Directive
Reproduce the data below word for word, starting at the line that contains "When you look" and ending at the last line of the data.

Exercise material
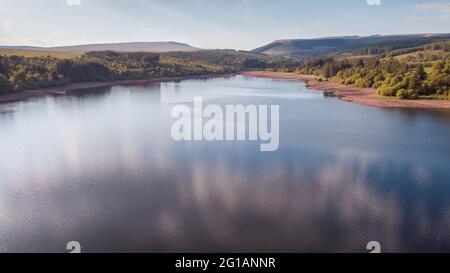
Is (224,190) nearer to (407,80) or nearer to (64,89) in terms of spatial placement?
(407,80)

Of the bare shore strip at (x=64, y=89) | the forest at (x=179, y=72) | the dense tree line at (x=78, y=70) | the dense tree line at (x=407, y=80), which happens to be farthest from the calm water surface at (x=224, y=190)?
the dense tree line at (x=78, y=70)

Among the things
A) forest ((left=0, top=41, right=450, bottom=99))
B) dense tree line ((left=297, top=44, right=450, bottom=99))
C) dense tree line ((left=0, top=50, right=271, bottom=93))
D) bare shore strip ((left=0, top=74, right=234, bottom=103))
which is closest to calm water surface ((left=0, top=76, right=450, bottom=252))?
dense tree line ((left=297, top=44, right=450, bottom=99))

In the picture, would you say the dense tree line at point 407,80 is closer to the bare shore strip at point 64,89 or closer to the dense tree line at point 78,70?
the bare shore strip at point 64,89

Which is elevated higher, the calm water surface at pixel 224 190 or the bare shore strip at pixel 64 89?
the bare shore strip at pixel 64 89

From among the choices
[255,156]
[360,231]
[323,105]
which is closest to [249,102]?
[323,105]

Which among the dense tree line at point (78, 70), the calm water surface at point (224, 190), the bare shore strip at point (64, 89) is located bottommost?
the calm water surface at point (224, 190)

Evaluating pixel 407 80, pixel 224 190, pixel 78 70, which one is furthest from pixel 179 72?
pixel 224 190

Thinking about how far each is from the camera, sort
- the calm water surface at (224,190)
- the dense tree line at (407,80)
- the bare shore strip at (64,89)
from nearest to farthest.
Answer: the calm water surface at (224,190) → the dense tree line at (407,80) → the bare shore strip at (64,89)
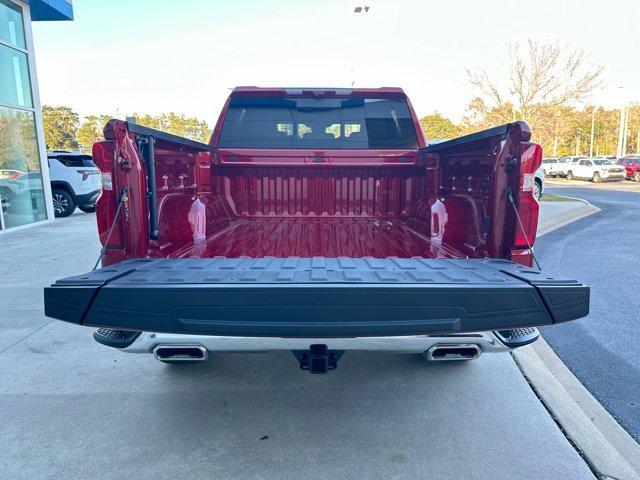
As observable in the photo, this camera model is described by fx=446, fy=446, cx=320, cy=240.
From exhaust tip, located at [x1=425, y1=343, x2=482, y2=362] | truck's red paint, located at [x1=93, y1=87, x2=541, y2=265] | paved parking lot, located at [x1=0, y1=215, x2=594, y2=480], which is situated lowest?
paved parking lot, located at [x1=0, y1=215, x2=594, y2=480]

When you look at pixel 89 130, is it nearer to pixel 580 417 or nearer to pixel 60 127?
pixel 60 127

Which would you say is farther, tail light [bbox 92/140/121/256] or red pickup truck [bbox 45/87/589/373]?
tail light [bbox 92/140/121/256]

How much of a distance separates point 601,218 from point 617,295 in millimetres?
8829

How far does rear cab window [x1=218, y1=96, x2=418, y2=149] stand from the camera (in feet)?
14.6

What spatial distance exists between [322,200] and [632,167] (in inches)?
1382

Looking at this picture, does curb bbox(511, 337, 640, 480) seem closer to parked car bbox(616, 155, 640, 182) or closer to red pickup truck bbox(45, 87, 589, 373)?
red pickup truck bbox(45, 87, 589, 373)

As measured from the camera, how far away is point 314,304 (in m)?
1.95

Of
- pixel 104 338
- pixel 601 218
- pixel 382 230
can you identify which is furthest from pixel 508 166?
pixel 601 218

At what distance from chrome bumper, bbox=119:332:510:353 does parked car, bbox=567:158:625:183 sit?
35.8m

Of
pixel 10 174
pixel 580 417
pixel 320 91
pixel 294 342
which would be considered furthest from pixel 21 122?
pixel 580 417

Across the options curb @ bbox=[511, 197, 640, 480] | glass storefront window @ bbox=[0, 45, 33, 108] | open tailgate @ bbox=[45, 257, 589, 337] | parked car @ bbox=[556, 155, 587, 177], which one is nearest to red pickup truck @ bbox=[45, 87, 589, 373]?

Solution to the problem
When you look at pixel 89 130, is it nearer to pixel 580 417 or nearer to pixel 60 127?
pixel 60 127

Which would you say is farther, tail light [bbox 92/140/121/256] or red pickup truck [bbox 45/87/589/373]?
tail light [bbox 92/140/121/256]

How much of a distance separates point 601,218 from point 617,295 in millimetres?
8829

How far does rear cab window [x1=218, y1=96, x2=418, y2=149] stand from the camera (in feet)?
14.6

What spatial distance exists between [322,200] and [632,167] (in inches)?
1382

Looking at this picture, does curb bbox(511, 337, 640, 480) seem closer to parked car bbox(616, 155, 640, 182) or closer to red pickup truck bbox(45, 87, 589, 373)?
red pickup truck bbox(45, 87, 589, 373)

As measured from the camera, how far away is point 314,304 (in m)?
1.95

Of
- pixel 104 338
- pixel 601 218
- pixel 382 230
can you identify which is furthest from pixel 508 166?
pixel 601 218

At what distance from chrome bumper, bbox=119:332:510:353 does parked car, bbox=567:158:625:183 sit?
35.8m

Of
pixel 10 174
pixel 580 417
pixel 320 91
pixel 294 342
which would be considered furthest from pixel 21 122?
pixel 580 417

Across the options curb @ bbox=[511, 197, 640, 480] | glass storefront window @ bbox=[0, 45, 33, 108] | open tailgate @ bbox=[45, 257, 589, 337] | parked car @ bbox=[556, 155, 587, 177], which one is nearest to red pickup truck @ bbox=[45, 87, 589, 373]?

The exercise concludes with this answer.